[Questions about pictured scenes]
__________

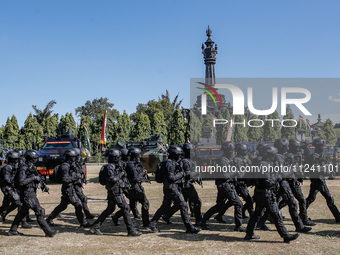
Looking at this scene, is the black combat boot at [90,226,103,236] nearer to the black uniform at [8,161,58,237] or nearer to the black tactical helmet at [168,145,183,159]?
the black uniform at [8,161,58,237]

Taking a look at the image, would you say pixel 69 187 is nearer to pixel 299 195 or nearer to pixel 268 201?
pixel 268 201

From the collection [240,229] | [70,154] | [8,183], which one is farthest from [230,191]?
[8,183]

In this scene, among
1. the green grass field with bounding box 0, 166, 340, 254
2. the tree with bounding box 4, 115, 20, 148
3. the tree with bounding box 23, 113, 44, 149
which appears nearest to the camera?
the green grass field with bounding box 0, 166, 340, 254

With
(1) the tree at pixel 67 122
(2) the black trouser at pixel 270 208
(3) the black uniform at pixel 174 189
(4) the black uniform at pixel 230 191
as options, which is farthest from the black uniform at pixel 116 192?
(1) the tree at pixel 67 122

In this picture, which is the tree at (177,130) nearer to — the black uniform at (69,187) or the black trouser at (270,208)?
the black uniform at (69,187)

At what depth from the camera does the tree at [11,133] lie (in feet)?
153

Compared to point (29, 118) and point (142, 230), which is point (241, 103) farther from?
point (29, 118)

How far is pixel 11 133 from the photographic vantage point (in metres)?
46.8

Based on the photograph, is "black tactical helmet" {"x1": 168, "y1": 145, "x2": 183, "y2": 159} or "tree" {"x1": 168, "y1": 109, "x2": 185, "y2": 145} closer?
"black tactical helmet" {"x1": 168, "y1": 145, "x2": 183, "y2": 159}

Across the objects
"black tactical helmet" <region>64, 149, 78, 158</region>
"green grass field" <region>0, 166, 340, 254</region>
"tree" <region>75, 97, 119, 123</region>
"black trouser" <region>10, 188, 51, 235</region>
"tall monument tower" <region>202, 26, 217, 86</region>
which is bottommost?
"green grass field" <region>0, 166, 340, 254</region>

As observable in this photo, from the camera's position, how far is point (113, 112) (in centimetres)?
7394

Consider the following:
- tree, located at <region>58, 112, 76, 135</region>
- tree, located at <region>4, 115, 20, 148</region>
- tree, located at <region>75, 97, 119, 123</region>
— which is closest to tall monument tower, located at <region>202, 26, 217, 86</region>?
tree, located at <region>75, 97, 119, 123</region>

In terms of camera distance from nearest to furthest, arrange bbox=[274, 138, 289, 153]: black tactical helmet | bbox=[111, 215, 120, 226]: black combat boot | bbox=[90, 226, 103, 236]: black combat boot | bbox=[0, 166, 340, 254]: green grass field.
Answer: bbox=[0, 166, 340, 254]: green grass field, bbox=[90, 226, 103, 236]: black combat boot, bbox=[111, 215, 120, 226]: black combat boot, bbox=[274, 138, 289, 153]: black tactical helmet

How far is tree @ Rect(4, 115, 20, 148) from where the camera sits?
153ft
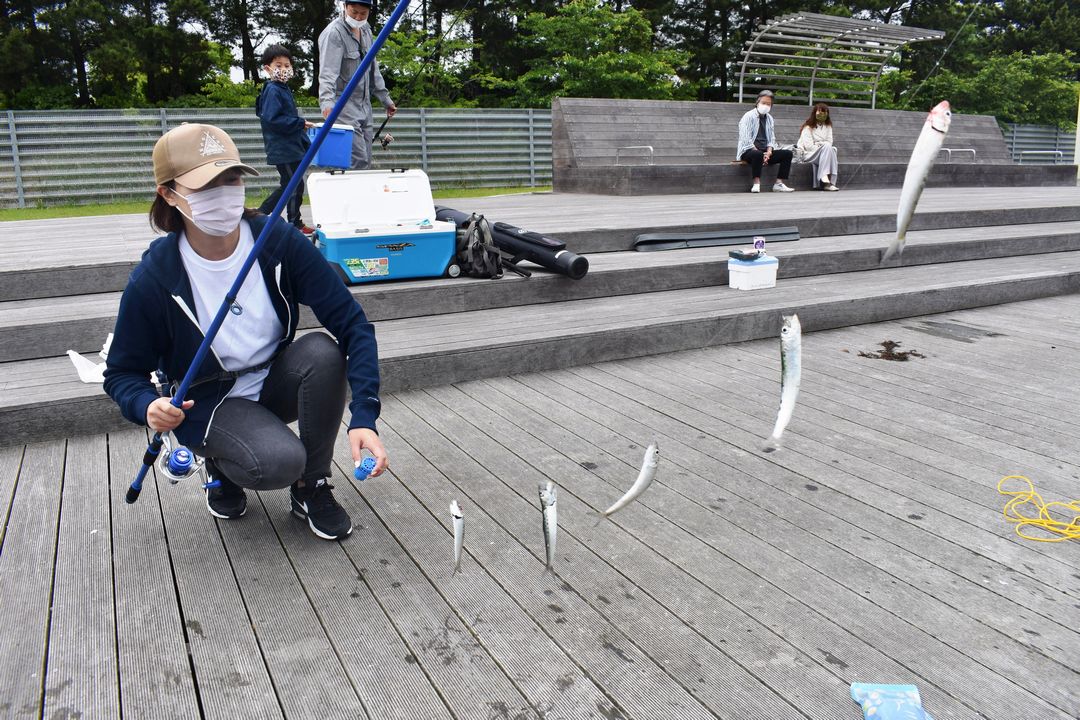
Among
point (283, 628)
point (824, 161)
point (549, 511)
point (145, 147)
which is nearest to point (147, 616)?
point (283, 628)

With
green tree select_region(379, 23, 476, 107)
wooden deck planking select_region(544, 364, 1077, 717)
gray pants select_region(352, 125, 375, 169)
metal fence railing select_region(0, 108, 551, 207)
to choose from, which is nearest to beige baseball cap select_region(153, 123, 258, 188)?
wooden deck planking select_region(544, 364, 1077, 717)

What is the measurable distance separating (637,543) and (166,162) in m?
1.80

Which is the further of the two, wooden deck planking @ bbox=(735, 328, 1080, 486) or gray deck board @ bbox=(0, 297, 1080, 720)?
wooden deck planking @ bbox=(735, 328, 1080, 486)

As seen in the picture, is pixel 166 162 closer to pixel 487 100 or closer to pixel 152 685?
pixel 152 685

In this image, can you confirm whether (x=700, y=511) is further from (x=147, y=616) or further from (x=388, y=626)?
(x=147, y=616)

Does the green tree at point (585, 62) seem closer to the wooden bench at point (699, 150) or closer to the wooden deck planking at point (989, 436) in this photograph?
the wooden bench at point (699, 150)

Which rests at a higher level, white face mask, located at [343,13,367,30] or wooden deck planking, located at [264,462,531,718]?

__________

- _Instruction_: Pull every line of text from the records above, word for word, and leave out the pictures.

- _Complete answer_:
Looking at this scene, is the black combat boot at [90,226,103,236] nearer to the black uniform at [8,161,58,237] or nearer to the black tactical helmet at [168,145,183,159]?
the black uniform at [8,161,58,237]

Taking a look at the image, would you say pixel 69 187 is nearer to pixel 299 195 or nearer to pixel 268 201?
pixel 268 201

From the collection [240,229] | [70,154] | [8,183], which one is farthest from [230,191]?
[8,183]

In this scene, among
1. the green grass field with bounding box 0, 166, 340, 254
2. the tree with bounding box 4, 115, 20, 148
3. the tree with bounding box 23, 113, 44, 149
which appears nearest to the camera?
the green grass field with bounding box 0, 166, 340, 254

With
(1) the tree at pixel 67 122
(2) the black trouser at pixel 270 208
(3) the black uniform at pixel 174 189
(4) the black uniform at pixel 230 191
as options, which is farthest from the black uniform at pixel 116 192?
(1) the tree at pixel 67 122

In this picture, which is the tree at (177,130) nearer to — the black uniform at (69,187) or the black trouser at (270,208)?
the black uniform at (69,187)

At what depth from the camera does the tree at [11,133] lie (in feet)?
153

Compared to point (29, 118) and point (142, 230), which is point (241, 103) farther from?
point (29, 118)

How far is pixel 11 133 from the photographic vantage point (in metres)?
46.8

Based on the photograph, is "black tactical helmet" {"x1": 168, "y1": 145, "x2": 183, "y2": 159} or "tree" {"x1": 168, "y1": 109, "x2": 185, "y2": 145} closer?
"black tactical helmet" {"x1": 168, "y1": 145, "x2": 183, "y2": 159}

Across the objects
"black tactical helmet" <region>64, 149, 78, 158</region>
"green grass field" <region>0, 166, 340, 254</region>
"tree" <region>75, 97, 119, 123</region>
"black trouser" <region>10, 188, 51, 235</region>
"tall monument tower" <region>202, 26, 217, 86</region>
which is bottommost?
"green grass field" <region>0, 166, 340, 254</region>

As observable in this photo, from the camera's position, how far is point (113, 112) (in centimetres)?
7394

Consider the following:
- tree, located at <region>58, 112, 76, 135</region>
- tree, located at <region>4, 115, 20, 148</region>
- tree, located at <region>75, 97, 119, 123</region>
— which is closest to tall monument tower, located at <region>202, 26, 217, 86</region>?
tree, located at <region>75, 97, 119, 123</region>

In terms of camera distance from nearest to furthest, arrange bbox=[274, 138, 289, 153]: black tactical helmet | bbox=[111, 215, 120, 226]: black combat boot | bbox=[90, 226, 103, 236]: black combat boot | bbox=[0, 166, 340, 254]: green grass field.
Answer: bbox=[0, 166, 340, 254]: green grass field, bbox=[90, 226, 103, 236]: black combat boot, bbox=[111, 215, 120, 226]: black combat boot, bbox=[274, 138, 289, 153]: black tactical helmet

How far is tree @ Rect(4, 115, 20, 148) from where the camera sits?
153ft
Among
point (283, 628)
point (824, 161)
point (549, 511)
point (145, 147)
which is nearest to point (147, 616)?
point (283, 628)

With
green tree select_region(379, 23, 476, 107)
wooden deck planking select_region(544, 364, 1077, 717)
gray pants select_region(352, 125, 375, 169)
metal fence railing select_region(0, 108, 551, 207)
to choose from, which is nearest to beige baseball cap select_region(153, 123, 258, 188)?
wooden deck planking select_region(544, 364, 1077, 717)

What is the measurable distance separating (637,543) and (166,162) in m?
1.80

Which is the further of the two, wooden deck planking @ bbox=(735, 328, 1080, 486) or gray deck board @ bbox=(0, 297, 1080, 720)?
wooden deck planking @ bbox=(735, 328, 1080, 486)

As seen in the picture, is pixel 166 162 closer to pixel 487 100 or closer to pixel 152 685?
pixel 152 685

In this image, can you confirm whether (x=700, y=511) is further from (x=147, y=616) or further from (x=388, y=626)?
(x=147, y=616)

Does the green tree at point (585, 62) seem closer to the wooden bench at point (699, 150) or closer to the wooden deck planking at point (989, 436) in this photograph?
the wooden bench at point (699, 150)

Which rests at a higher level, white face mask, located at [343,13,367,30] or wooden deck planking, located at [264,462,531,718]?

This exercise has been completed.